# Easter bunnies...



## Blackwidow (Jul 9, 2005)

I've been playing momma to four little orphaned (wild) bunnies for two weeks now. They were so tiny when I got them that their eyes were still closed. Sadly, two of the babies didn't make it past the first week because of injuries but Thumper and Bugs are doing great. 
They're so adorable I had to show them off 
Pictures by rbratek - Photobucket


----------



## DeathTouch (Sep 6, 2005)

I am a sucker for little bunny pictures. Thank you. And my hat is off to you for taking care of new borns. They are really hard work.


----------



## grapegrl (Jan 3, 2006)

Widow,

The bunnies are *so* super cute! You are wonderful for being so dedicated in trying to rehab them. I hand-raised a 6-week old squirrel that fell out of his nest during Hurricane Ivan a couple of years ago. Luckily, I had a great work environment and was able to take him to work with me in a soft-sided cooler so he wouldn't miss any feedings during the day. He got to be quite the celebrity once word got around that I had a baby squirrel in my office!

Skywalker grew up to be a healthy and happy (although ready to be independent) little guy and we released him on Hallowe'en weekend of that year.

Keep up the good work and keep us updated with bunny pictures!


----------



## Death's Door (Mar 22, 2006)

Sounds like you're going to do a good job with the bunnies. I raised six little ones two years ago. A friend of mine came across a nest that was destroyed and he found the bunnies and brought them to me. They were definitely cute. Once their eyes opened and they started eating food, I released them in the cemetary across from my house. Some are still there and have grown to be adults and now have bunnies of their own. I also raise domestic rabbits that were kid's Easter bunnies. When they get big, the neighbors know I usually take them in and care for them.


----------



## Frighteners Entertainment (Jan 24, 2006)

Nice job BW!


----------



## Blackwidow (Jul 9, 2005)

Thanks everyone...I love critters and I'm always the first person people think of when they find a wounded or orphaned animal (let's call Robin, she'll take in anything!) I should've been a vet


----------



## Merlin (The Quiet One) (Feb 23, 2006)

Those are so tiny! Hats off to you for taking care of them.


----------



## DeathTouch (Sep 6, 2005)

Of course, now that I go thru the rest of you album I see spiders. Which are really different than cute fuzzy bunnies. Spiders are not my favorite. I got drunk at my buddy Super Dave's house and he put a large spider on my face. Lets say I sobbered up quick. Now that I think of it, I have bitten by more rabbits than spiders.


----------



## Frighteners Entertainment (Jan 24, 2006)

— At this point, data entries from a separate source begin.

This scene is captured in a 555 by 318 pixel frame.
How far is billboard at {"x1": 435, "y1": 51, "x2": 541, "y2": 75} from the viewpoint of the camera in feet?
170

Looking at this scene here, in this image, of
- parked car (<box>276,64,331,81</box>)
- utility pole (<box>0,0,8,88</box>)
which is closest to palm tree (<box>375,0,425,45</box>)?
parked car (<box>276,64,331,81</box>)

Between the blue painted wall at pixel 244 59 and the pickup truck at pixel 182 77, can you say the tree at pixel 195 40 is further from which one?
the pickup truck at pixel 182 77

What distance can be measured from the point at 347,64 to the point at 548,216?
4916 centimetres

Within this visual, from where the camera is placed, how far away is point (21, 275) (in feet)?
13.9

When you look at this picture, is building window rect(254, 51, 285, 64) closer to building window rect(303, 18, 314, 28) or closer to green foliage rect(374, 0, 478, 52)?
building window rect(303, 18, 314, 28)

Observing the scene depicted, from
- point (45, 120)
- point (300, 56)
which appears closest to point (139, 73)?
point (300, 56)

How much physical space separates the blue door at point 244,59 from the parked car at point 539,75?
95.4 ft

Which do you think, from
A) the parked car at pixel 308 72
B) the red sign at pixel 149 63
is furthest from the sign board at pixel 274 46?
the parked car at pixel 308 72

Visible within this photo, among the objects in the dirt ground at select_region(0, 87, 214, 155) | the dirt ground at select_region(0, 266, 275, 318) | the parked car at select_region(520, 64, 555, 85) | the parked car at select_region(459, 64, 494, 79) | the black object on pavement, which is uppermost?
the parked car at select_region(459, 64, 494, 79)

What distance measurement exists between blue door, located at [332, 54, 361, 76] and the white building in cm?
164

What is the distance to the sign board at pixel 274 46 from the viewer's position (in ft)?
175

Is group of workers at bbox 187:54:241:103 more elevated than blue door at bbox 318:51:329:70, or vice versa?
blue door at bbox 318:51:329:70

You said "super dave" , yeah I'm laughin'.
so, is he like scuba steve? yeah, still laughin'!


----------



## DeathTouch (Sep 6, 2005)

No, he is like the HBo Super Dave.


----------



## Frighteners Entertainment (Jan 24, 2006)

Sorry, it's still funny.


----------



## Zombie-F (Apr 12, 2004)

DeathTouch said:


> No, he is like the HBo Super Dave.


To be precise, Super Dave was on Showtime.


----------



## Faustian_Pact (Apr 19, 2006)

Super Dave Osbourne.

And remember kids..no matter how dangerous the stunt..all will be well as long as your gear is equipped with authentic Saskatchewan seal-skin bindings!


----------